** start of Data for the task **

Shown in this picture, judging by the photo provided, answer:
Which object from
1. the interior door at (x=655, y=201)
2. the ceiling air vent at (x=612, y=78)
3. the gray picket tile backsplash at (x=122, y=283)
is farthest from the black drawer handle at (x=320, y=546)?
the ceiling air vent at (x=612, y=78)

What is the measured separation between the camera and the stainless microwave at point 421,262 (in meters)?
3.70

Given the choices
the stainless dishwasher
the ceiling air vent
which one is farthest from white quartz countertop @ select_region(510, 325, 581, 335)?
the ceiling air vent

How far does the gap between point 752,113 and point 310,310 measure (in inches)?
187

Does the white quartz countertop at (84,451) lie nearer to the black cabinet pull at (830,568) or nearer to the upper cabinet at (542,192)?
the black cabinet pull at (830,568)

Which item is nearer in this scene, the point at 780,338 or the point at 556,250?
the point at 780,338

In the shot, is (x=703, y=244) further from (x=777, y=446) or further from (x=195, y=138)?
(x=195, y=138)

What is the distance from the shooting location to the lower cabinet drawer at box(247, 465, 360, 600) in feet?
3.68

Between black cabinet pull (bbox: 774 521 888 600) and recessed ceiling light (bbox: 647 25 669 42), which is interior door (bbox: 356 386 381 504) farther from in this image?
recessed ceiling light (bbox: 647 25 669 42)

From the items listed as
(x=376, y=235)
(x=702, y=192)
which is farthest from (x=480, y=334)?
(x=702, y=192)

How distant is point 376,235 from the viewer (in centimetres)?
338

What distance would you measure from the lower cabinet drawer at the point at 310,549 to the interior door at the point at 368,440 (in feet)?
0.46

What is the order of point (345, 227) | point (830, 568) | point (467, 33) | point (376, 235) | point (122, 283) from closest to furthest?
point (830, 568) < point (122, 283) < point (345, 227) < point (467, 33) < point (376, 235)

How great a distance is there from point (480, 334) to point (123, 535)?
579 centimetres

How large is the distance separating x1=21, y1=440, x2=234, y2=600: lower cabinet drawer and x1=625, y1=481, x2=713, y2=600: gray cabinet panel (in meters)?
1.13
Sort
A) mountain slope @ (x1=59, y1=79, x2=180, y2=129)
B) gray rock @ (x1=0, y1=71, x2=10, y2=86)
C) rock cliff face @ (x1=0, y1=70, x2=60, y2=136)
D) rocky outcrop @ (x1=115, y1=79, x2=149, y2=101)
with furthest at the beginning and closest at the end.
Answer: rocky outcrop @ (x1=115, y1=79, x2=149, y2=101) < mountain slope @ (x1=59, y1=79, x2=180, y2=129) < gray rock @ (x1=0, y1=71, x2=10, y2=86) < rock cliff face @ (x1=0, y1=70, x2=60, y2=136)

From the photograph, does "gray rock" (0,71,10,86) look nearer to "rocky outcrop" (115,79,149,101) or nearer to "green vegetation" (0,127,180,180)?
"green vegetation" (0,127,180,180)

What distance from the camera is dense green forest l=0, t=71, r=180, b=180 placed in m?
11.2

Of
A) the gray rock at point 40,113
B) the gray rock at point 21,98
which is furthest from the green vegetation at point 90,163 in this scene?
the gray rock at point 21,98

** end of Data for the task **

**Direction**: Copy out the part of the lines that starts with the line containing "How far does" and ends with the line containing "579 centimetres", both included, character for character.

**Answer to the exercise**:
How far does the gap between point 752,113 and point 310,310 measure (in inches)?
187

Does the white quartz countertop at (84,451) lie nearer to the black cabinet pull at (830,568) or nearer to the upper cabinet at (542,192)?
the black cabinet pull at (830,568)

Which item is nearer in this scene, the point at 780,338 or the point at 556,250?
the point at 780,338

In the shot, is (x=703, y=244) further from (x=777, y=446) or further from (x=195, y=138)?
(x=195, y=138)

What is the distance from the shooting location to the lower cabinet drawer at box(247, 465, 360, 600) in feet?
3.68

Between black cabinet pull (bbox: 774 521 888 600) and recessed ceiling light (bbox: 647 25 669 42), which is interior door (bbox: 356 386 381 504) farther from in this image?
recessed ceiling light (bbox: 647 25 669 42)

From the items listed as
(x=376, y=235)
(x=702, y=192)
which is farthest from (x=480, y=334)?
(x=702, y=192)

How distant is point 376,235 from the viewer (in centimetres)?
338

What distance would you measure from the lower cabinet drawer at the point at 310,549 to the interior door at the point at 368,440 (in feet)?
0.46

What is the order of point (345, 227) | point (830, 568) | point (467, 33) | point (376, 235) | point (122, 283) from closest to furthest?
point (830, 568) < point (122, 283) < point (345, 227) < point (467, 33) < point (376, 235)

How great a distance is there from point (480, 334) to point (123, 535)?
579 centimetres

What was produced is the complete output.